ALUÍZIO PALMAR TIRA OS ESQUELETOS DO ARMÁRIO  

 

Em entrevista ao jornal A Cachola, o jornalista Aluízio Palmar fala da luta revolucionária dos anos 60 e 70 e comenta o momento atual.

 

1-      Como foi o primeiro contato com a organização revolucionaria.

 

Não é bem assim. Meu processo de conscientização vem de longe. Meu pai era muito ligado ao varguismo e eu era sensível a luta dos trabalhadores no final do governo de Getúlio Vargas, da política nacionalista e tudo mais. O trauma resultante da morte de Getúlio em 24 de agosto de 1954 e a revolta popular contra as elites, representantes do imperialismo e do latifúndio, me levaram a ver que apenas uma sociedade socialista poderia superar o atraso, a pobreza, o analfabetismo e a espoliação de nosso País pelo capital internacional. Daí pra frente as coisas foram acontecendo em um grande ritmo. Entrei no Partido Comunista Brasileiro – PCB e passei a ter uma forte militância política no Estado do Rio de Janeiro, notadamente no movimento estudantil.      

   

2- Após a morte de Getúlio teve eleição e JK saiu vencedor. No governo de Juscelino vocês continuaram com a luta?

**Informações fornecidas:**
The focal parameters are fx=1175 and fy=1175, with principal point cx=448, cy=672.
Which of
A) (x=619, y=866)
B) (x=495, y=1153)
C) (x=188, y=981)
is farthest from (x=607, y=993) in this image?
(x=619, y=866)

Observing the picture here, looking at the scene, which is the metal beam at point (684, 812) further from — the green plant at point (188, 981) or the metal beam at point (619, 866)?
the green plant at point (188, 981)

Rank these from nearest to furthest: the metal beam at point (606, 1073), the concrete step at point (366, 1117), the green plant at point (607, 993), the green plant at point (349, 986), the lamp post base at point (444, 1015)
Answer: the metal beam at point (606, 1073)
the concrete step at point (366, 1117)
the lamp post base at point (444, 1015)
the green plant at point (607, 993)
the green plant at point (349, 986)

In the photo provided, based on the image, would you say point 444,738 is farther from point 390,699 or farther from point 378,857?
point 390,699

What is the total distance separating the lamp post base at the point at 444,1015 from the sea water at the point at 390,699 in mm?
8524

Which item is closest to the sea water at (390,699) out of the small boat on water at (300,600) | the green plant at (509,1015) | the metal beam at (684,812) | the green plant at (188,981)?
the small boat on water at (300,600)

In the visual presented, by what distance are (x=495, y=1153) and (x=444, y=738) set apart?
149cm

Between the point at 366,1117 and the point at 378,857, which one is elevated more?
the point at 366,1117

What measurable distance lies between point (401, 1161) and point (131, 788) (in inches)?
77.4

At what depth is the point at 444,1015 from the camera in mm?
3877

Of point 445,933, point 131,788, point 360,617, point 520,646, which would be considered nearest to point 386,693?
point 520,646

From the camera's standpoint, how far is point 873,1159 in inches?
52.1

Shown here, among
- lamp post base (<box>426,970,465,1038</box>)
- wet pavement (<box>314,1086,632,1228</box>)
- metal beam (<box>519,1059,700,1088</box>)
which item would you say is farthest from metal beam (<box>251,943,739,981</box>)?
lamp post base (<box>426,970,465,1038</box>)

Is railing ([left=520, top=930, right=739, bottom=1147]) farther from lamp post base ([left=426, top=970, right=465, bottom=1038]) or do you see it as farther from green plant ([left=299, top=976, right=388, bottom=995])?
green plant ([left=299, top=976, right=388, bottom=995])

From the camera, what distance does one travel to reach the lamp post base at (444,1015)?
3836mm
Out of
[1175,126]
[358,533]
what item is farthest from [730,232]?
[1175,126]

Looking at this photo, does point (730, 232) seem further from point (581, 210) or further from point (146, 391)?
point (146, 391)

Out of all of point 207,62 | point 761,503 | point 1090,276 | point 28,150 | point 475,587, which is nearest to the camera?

**Tarefas a cumprir:**
- a) Por favor, reescreva o trecho da entrevista com Aluízio Palmar que começa com as palavras "Em entrevista ao" e termina com "a organização revolucionaria.", substituindo "jornalista" por "escritor".
- b) Segundo a entrevista com Aluízio Palmar, em que data morreu Getúlio Vargas?

**Exercício resolvido:**
- a)
Em entrevista ao jornal A Cachola, o escritor Aluízio Palmar fala da luta revolucionária dos anos 60 e 70 e comenta o momento atual.

 

1-      Como foi o primeiro contato com a organização revolucionaria.

- b) Em 24 de agosto de 1954.